Conversion of Inside Front Cover is Bonanza for Recruitment Ads.
When readers in Little Rock open their newspaper, they find big two-color recruitment ads for jobs like service rep, registered nurse and computer technician.
No big deal, right? After all, lots of Sunday papers have big help-wanted sections.
Actually, it’s not the local daily they’re reading. It’s the inside front cover of the AAN -member Arkansas Times.
Running career classifieds on page two — traditionally prime real estate for display ads — has been the practice at the Times since last summer. And it’s been nothing short of a bonanza since day one.
According to Classified Advertising Manager Paula Jarvis, the Times’ per page classifieds ad revenue is up 40 percent in the last six months. In September ’98 alone, she adds, the department did $25,000 in sales for the 36,000-circulation, Little Rock-based newsweekly.

Input data
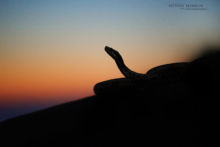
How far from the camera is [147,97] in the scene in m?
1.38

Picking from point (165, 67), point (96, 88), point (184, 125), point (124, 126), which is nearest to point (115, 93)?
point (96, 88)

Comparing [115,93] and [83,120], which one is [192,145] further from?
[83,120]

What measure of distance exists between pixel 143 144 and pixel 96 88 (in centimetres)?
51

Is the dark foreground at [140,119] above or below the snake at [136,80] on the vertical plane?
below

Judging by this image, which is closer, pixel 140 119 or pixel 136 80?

Using the information
1. Answer these questions using the article on the Arkansas Times recruitment ads.
(a) Which three jobs are given as examples in the ads that readers in Little Rock find?
(b) By how much has the Times' per page classifieds ad revenue risen, and over what period?
(c) What is the circulation of the newsweekly?
2. Reproduce the passage of the article on the Arkansas Times recruitment ads from "Running career classifieds" to "since day one.".

Written responses
1.
(a) Service rep, registered nurse and computer technician.
(b) It is up 40 percent in the last six months.
(c) 36,000.

2.
Running career classifieds on page two — traditionally prime real estate for display ads — has been the practice at the Times since last summer. And it’s been nothing short of a bonanza since day one.